Speaker: Chris Manning

Location: 60 Fifth Avenue, Room 7th Floor Open Space

Date: Thursday, October 20, 2022

Are the neural transformer models now widely used in NLP compositional? Popular theories of compositionality from linguistics stipulate that compositional meaning representation systems must compute meaning in a way that mirrors the tree-like structure of natural language. There is an apparent tension between these compositional accounts of human language understanding, which are based on a restricted bottom-up computational process, and the enormous success of neural models like transformers, which can route information arbitrarily between different parts of their input. One possibility is that these models, while extremely flexible in principle, in practice learn to interpret language hierarchically, ultimately building sentence representations close to those predictable by a bottom-up, tree-structured model.
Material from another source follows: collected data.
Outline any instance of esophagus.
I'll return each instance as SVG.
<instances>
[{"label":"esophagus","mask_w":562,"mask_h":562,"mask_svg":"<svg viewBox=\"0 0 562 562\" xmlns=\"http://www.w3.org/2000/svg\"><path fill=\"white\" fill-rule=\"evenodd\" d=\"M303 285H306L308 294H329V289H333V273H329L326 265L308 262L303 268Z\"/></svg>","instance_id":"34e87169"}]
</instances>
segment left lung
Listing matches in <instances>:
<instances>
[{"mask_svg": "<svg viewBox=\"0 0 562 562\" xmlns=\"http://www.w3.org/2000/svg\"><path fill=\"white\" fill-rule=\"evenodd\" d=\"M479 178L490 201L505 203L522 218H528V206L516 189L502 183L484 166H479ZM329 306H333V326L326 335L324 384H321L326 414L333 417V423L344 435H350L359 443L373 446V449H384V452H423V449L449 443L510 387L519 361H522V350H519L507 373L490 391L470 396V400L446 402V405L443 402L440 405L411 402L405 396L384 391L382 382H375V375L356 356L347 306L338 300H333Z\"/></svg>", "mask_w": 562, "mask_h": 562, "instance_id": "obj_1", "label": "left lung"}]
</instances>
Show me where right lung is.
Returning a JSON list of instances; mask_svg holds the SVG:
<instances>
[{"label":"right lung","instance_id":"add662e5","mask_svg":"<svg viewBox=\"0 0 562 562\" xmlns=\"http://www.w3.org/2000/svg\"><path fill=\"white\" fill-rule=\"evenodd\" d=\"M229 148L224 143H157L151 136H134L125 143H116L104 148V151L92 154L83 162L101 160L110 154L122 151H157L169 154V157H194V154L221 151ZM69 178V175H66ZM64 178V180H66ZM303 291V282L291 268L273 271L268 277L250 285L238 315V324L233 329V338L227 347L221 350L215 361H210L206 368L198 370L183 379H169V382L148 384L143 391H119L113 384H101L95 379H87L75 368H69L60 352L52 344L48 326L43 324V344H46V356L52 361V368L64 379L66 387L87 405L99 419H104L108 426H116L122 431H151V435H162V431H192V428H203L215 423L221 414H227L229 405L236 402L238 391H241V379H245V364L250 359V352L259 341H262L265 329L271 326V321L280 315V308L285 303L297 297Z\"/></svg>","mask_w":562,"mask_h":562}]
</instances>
To evaluate this possibility, we describe an unsupervised and parameter-free method to functionally project the behavior of any transformer into the space of tree-structured networks. Given an input sentence, we produce a binary tree that approximates the transformer’s representation-building process and a score that captures how tree-like the transformer’s behavior is on the input. While calculation of this score does not require training any additional models, it upper-bounds the fit between a transformer and any tree-structured approximation. Using this method, we show that transformers for three different tasks become more tree-like over the course of training, in some cases unsupervisedly recovering the same trees as supervised parsers. These trees, in turn, are predictive of model behavior, with more tree-like models generalizing better on tests of compositional generalization.